Rewrite the part that begins with the line containing "What distance from the camera" and runs through the last of the rows, switching "further" to "farther" and keeping everything else the same.
** START OF Provided information **
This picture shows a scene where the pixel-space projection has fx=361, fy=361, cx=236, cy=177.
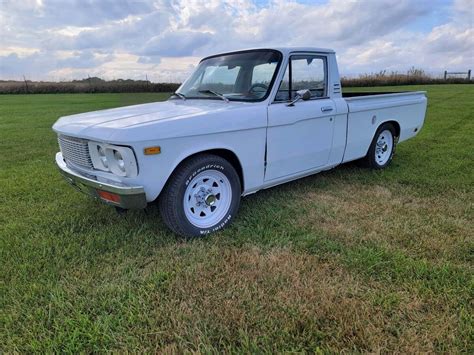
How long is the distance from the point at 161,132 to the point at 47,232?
171cm

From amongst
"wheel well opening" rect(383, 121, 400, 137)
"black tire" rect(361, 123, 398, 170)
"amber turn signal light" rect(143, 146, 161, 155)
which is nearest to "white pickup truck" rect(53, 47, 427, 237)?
"amber turn signal light" rect(143, 146, 161, 155)

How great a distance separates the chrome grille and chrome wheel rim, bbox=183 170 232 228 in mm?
986

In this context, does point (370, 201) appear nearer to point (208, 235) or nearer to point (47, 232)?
point (208, 235)

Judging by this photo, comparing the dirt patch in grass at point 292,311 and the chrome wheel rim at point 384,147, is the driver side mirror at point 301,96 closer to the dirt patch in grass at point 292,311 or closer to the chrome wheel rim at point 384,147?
the dirt patch in grass at point 292,311

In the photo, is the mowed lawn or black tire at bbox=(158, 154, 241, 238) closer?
the mowed lawn

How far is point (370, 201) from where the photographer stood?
4.43 meters

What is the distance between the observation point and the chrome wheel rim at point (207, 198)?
11.5ft

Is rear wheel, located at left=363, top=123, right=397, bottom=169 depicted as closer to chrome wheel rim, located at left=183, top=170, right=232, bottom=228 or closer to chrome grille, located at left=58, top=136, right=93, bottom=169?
chrome wheel rim, located at left=183, top=170, right=232, bottom=228

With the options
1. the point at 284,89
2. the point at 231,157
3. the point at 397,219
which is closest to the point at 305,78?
the point at 284,89

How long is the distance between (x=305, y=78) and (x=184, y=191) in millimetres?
2109

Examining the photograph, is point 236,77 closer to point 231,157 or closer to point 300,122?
point 300,122

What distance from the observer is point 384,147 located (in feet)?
19.2

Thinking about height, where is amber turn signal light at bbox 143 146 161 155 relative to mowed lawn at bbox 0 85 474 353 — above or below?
above

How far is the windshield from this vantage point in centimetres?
401
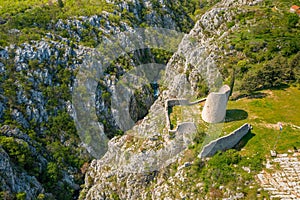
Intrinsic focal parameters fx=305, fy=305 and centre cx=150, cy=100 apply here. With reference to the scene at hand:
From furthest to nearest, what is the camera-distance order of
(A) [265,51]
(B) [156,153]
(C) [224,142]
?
(A) [265,51] < (B) [156,153] < (C) [224,142]

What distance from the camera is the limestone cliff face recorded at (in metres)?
35.4

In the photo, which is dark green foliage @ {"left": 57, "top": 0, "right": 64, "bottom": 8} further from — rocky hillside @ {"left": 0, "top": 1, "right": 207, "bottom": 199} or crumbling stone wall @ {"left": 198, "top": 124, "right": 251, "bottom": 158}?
** END OF Provided information **
» Full solution:
What distance from the camera is the limestone cliff face recorded at (in metres)?
35.4

In the photo, which is dark green foliage @ {"left": 57, "top": 0, "right": 64, "bottom": 8} farther from — rocky hillside @ {"left": 0, "top": 1, "right": 207, "bottom": 199} or crumbling stone wall @ {"left": 198, "top": 124, "right": 251, "bottom": 158}?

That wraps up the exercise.